[Records from a dataset]
******************************
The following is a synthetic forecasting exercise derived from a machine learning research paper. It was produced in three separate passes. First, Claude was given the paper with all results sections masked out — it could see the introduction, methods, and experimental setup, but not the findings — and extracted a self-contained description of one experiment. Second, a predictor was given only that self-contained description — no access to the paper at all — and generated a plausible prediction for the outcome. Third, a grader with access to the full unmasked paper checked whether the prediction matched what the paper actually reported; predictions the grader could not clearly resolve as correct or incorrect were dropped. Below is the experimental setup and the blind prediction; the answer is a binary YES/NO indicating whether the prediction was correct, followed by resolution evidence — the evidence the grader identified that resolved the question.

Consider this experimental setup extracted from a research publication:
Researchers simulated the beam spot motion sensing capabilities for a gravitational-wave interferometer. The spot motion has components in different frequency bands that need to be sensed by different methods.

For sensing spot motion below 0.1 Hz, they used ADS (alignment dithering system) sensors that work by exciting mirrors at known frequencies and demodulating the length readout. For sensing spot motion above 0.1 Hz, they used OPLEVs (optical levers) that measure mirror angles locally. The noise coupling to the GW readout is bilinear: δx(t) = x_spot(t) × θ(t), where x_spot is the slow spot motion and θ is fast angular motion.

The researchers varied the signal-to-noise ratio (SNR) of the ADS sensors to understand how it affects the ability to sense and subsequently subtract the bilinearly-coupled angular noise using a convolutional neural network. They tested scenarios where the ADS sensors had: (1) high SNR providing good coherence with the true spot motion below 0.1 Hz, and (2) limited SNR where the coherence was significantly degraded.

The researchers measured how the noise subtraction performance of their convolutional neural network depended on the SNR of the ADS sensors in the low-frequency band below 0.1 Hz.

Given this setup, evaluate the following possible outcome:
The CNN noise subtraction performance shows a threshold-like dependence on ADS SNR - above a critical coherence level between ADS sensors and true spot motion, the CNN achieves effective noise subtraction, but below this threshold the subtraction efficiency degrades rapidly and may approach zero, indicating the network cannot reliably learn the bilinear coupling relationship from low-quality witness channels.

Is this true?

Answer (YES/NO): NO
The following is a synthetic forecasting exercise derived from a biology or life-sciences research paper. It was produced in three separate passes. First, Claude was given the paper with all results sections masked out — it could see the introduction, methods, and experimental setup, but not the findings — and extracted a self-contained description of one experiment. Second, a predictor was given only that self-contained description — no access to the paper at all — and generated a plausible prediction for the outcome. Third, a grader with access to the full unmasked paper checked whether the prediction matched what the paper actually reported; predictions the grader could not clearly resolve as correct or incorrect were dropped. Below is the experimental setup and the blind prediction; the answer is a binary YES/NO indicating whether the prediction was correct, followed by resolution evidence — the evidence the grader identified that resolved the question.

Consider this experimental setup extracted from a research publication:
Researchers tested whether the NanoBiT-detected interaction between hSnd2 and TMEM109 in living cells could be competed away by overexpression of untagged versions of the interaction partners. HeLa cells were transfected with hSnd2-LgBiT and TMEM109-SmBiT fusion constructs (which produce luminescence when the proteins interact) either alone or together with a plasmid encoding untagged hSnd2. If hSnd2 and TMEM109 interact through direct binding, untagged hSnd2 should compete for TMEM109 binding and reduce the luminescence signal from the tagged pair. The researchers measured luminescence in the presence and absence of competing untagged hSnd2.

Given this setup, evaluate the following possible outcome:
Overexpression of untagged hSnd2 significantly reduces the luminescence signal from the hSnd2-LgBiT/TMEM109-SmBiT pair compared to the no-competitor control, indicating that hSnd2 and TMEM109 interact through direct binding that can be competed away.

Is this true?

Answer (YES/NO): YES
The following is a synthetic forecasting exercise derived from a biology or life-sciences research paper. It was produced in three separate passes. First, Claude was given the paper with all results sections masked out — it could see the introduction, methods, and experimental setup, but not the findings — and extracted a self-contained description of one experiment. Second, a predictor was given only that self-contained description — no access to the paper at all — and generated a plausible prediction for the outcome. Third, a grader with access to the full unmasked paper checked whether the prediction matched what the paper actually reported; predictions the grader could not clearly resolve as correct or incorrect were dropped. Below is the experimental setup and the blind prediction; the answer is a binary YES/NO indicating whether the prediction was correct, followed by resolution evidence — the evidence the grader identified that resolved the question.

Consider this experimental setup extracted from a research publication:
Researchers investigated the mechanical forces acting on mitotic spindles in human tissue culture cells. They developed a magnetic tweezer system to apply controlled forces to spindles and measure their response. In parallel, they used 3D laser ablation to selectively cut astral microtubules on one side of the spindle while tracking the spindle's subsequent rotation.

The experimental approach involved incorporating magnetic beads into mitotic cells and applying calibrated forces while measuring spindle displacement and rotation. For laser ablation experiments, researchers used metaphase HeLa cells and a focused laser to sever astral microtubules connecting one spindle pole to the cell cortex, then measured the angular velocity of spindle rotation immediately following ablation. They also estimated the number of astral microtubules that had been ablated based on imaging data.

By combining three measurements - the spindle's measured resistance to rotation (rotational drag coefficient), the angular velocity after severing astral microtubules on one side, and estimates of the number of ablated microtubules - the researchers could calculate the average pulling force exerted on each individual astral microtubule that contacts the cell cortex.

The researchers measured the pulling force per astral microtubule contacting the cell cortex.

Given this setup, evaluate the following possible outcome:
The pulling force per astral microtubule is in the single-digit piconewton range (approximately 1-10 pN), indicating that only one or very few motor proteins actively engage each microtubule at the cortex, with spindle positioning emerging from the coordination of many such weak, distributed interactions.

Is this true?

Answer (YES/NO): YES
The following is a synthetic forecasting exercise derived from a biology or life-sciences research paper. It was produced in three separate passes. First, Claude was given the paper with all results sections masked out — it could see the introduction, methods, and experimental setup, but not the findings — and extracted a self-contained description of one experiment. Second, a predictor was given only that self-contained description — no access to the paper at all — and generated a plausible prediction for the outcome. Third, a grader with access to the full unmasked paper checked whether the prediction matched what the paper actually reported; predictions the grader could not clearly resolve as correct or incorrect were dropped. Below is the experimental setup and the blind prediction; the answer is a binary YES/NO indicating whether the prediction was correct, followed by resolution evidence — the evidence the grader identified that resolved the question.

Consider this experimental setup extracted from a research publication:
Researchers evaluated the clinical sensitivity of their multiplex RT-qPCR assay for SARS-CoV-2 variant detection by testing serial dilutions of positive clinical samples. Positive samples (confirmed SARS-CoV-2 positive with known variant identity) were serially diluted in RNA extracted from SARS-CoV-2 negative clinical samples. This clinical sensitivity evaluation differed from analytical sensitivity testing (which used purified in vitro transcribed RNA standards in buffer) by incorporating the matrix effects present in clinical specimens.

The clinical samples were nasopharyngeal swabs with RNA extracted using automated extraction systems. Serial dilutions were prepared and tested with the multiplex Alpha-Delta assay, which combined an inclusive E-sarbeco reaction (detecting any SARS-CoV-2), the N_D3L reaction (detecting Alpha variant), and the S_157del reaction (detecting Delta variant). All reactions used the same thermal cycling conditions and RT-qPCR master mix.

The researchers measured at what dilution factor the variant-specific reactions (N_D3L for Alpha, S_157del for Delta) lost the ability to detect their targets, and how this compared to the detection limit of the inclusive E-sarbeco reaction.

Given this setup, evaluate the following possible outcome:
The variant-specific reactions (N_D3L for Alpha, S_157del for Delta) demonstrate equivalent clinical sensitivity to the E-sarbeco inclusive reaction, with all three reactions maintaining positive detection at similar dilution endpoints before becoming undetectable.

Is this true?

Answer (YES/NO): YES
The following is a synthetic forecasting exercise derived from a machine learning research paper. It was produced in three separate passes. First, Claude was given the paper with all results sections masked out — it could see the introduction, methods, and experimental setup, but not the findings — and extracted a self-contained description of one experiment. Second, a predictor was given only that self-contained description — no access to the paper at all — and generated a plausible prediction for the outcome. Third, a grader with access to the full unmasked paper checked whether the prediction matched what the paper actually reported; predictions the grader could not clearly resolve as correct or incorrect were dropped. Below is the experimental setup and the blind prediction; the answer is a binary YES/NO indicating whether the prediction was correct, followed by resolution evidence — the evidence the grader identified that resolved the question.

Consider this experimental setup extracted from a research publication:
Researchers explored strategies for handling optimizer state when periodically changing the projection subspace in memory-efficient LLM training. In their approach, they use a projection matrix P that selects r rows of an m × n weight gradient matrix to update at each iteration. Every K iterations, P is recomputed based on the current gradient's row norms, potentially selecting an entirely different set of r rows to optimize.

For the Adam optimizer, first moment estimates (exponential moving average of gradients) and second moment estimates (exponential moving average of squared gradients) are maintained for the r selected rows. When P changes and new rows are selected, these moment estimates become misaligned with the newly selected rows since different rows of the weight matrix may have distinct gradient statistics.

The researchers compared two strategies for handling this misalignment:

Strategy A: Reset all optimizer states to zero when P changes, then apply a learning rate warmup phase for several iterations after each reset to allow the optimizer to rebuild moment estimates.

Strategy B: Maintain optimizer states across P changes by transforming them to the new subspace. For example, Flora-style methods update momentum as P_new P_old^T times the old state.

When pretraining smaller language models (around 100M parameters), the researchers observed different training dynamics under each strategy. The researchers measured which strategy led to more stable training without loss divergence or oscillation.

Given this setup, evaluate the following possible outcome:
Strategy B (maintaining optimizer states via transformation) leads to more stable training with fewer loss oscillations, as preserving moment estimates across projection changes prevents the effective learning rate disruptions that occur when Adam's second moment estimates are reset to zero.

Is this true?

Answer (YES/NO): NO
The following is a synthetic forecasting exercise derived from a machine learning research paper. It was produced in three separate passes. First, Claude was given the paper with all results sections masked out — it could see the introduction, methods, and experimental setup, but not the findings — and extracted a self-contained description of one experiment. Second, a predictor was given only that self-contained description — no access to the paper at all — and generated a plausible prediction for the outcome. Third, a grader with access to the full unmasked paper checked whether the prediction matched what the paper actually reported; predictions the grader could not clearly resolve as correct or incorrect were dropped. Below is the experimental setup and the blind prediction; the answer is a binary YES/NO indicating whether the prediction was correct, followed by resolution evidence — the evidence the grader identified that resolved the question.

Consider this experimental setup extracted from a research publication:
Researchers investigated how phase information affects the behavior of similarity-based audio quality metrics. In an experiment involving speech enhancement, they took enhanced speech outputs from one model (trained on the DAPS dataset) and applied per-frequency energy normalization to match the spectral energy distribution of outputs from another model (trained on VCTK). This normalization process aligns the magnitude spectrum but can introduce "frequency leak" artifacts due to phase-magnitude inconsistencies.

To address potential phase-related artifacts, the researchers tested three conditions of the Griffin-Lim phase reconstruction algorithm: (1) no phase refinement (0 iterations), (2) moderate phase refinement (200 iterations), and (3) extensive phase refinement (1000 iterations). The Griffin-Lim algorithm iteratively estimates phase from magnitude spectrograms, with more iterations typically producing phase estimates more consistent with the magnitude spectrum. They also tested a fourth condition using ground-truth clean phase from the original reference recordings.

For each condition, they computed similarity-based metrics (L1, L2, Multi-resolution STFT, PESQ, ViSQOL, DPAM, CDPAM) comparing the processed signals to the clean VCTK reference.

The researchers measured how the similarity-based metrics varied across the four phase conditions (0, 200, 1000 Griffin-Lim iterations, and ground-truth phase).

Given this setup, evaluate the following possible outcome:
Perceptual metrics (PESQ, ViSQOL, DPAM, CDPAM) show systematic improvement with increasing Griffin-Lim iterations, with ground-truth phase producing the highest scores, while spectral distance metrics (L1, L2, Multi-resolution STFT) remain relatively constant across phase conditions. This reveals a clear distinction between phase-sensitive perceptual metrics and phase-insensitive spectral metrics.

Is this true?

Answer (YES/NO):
******************************
Try it: Keeping every character as it is, restate the lines above that run from the line with "Researchers investigated the" through the line with "The experimental approach", both included, and nothing else.

Solution below:
Researchers investigated the mechanical forces acting on mitotic spindles in human tissue culture cells. They developed a magnetic tweezer system to apply controlled forces to spindles and measure their response. In parallel, they used 3D laser ablation to selectively cut astral microtubules on one side of the spindle while tracking the spindle's subsequent rotation.

The experimental approach involved incorporating magnetic beads into mitotic cells and applying calibrated forces while measuring spindle displacement and rotation. For laser ablation experiments, researchers used metaphase HeLa cells and a focused laser to sever astral microtubules connecting one spindle pole to the cell cortex, then measured the angular velocity of spindle rotation immediately following ablation. They also estimated the number of astral microtubules that had been ablated based on imaging data.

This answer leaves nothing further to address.